Inspirados já nos ensinamentos de Sófocles, aqui, procurar-se-á a conexão, pelo conhecimento, entre o velho e o novo, com seus conflitos. As pistas perseguidas, de modos específicos, continuarão a ser aquelas pavimentadas pelo grego do período clássico (séculos VI e V a.C).
segunda-feira, 22 de setembro de 2025
O Dia em que a Luz se Equilibrou (um conto ao modo de Machado de Assis)
Machado de Assis contempla o equinócio – um homem de barba grisalha e óculos, sentado à beira de uma janela onde o sol de fim de tarde distribui luz dourada por igual entre interior e exterior, enquanto um livro aberto repousa na mesa, refletindo a harmonia efêmera entre dia e noite.
O Dia em que a Luz se Equilibrou
(um conto ao modo de Machado de Assis)
Não sou dado a fenômenos celestes; nunca tive paciência para medir estrelas nem ânimo para calcular eclipses.
Mas confesso que, naquela manhã de setembro, acordei com uma sensação de régua.
Era como se o mundo inteiro houvesse sido passado a limpo,
e a claridade — essa velha dama que costuma ter seus preferidos — decidira enfim praticar um ato de justiça.
Era dia de equinócio, disseram-me.
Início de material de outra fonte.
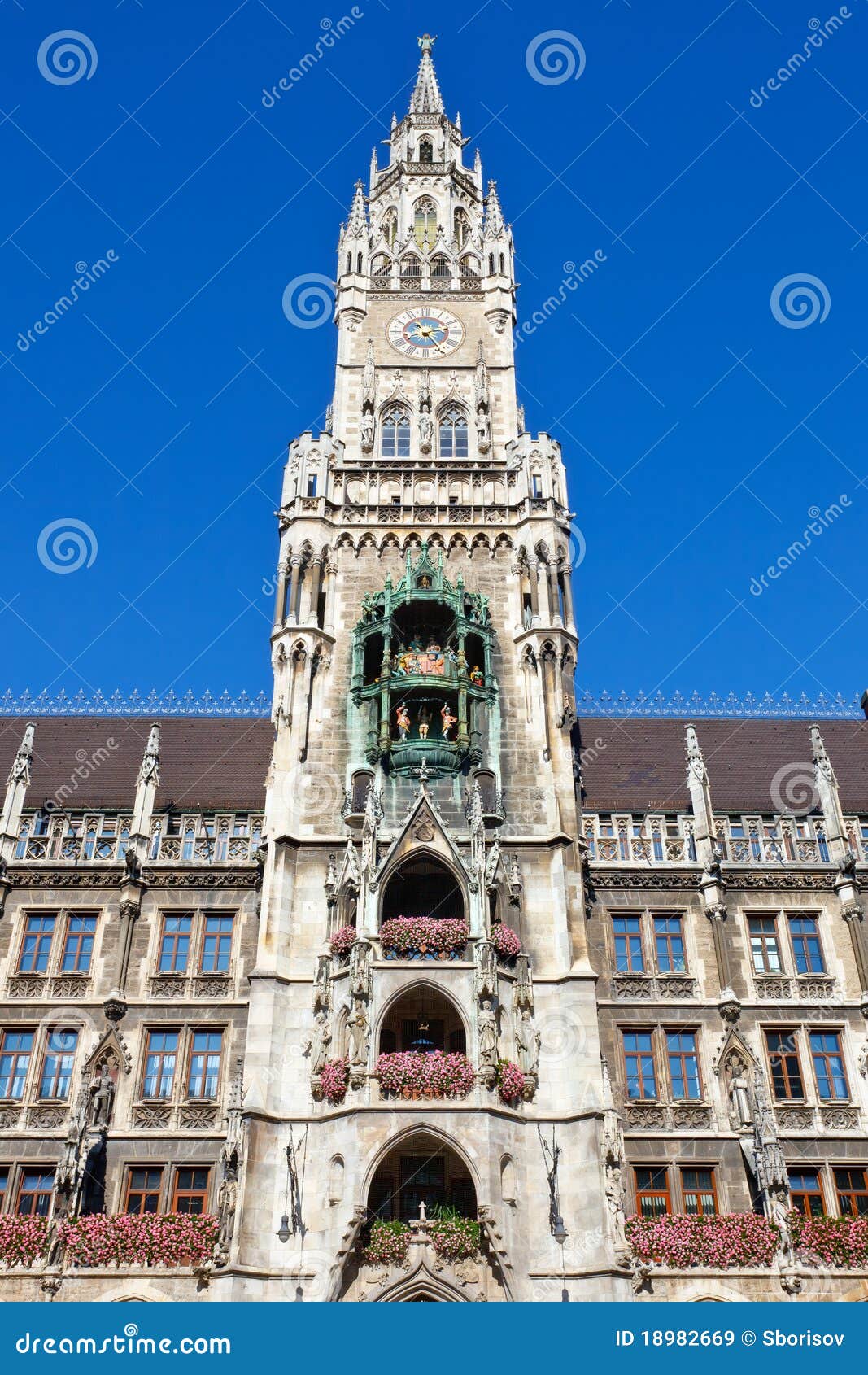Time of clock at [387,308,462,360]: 2:24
Palavra grave, quase latina, dessas que os jornais usam para dar ciência às miudezas do céu.
Equinócio: noite igual.
Mas a igualdade, meus amigos, é bicho arisco.
Nem a matemática escapa às suas ironias; a própria ciência confessa que o dia ainda dura alguns minutos a mais.
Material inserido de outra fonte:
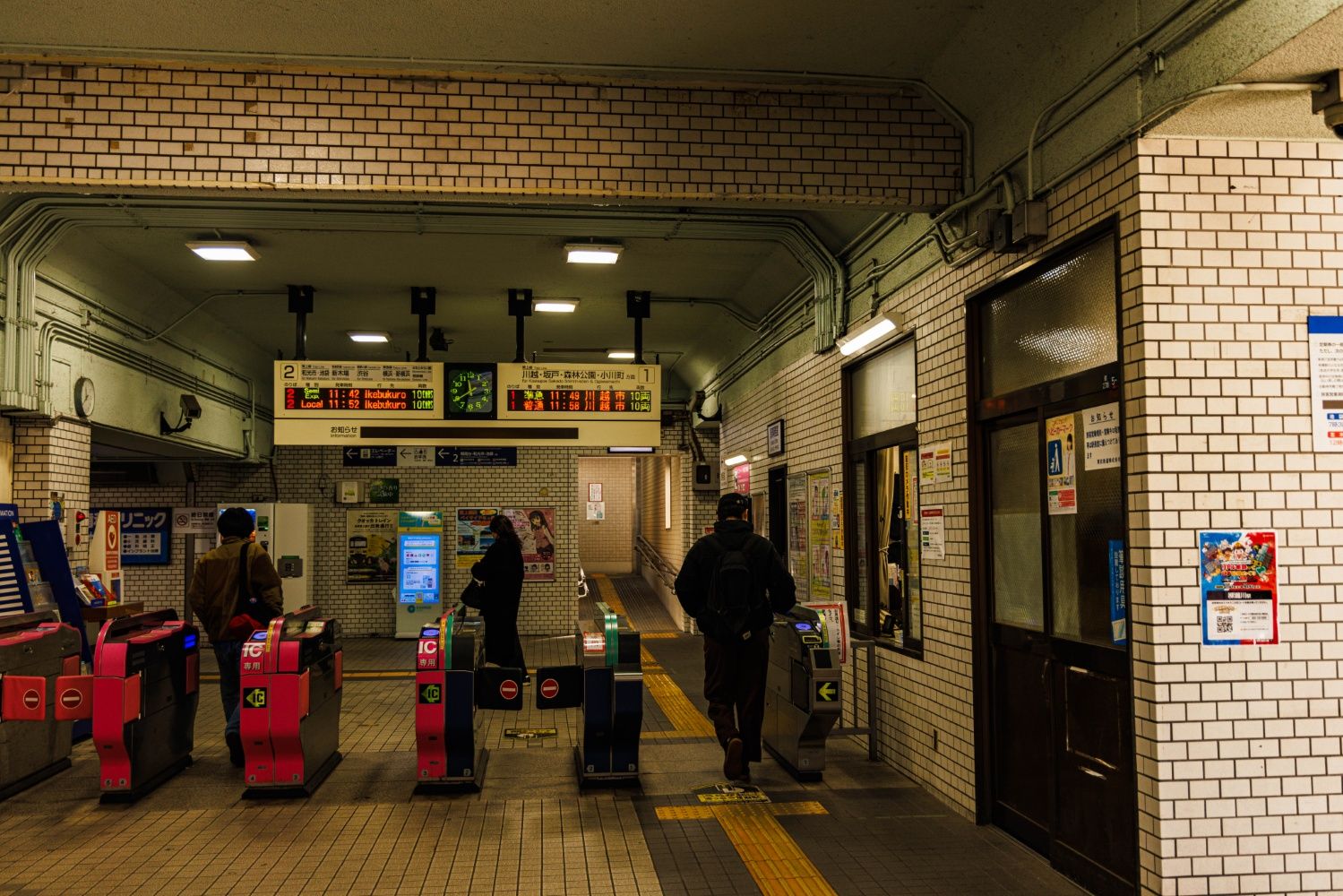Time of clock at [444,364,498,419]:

A luz, mesmo quando se propõe justa, não resiste a um capricho.
Desci à rua.
Vi a cidade — essa corte que insiste em chamar-se capital, mesmo quando não o é mais — banhada em um ouro sem partido.
À direita, os prédios do comércio cintilavam com a mesma medida que, à esquerda, os sobrados da Gamboa.
O sol não distinguiu cor, credo, voto ou balcão de negócios.
Pensei então nos nossos políticos, esses lunáticos da luz, eternos Esaús e Jacós, a disputar um prato de claridade.
Hoje, murmurei, nem eles terão vantagem.
Mas logo a reflexão me corrigiu:
a igualdade é como promessa de candidato — dura o tempo de um discurso.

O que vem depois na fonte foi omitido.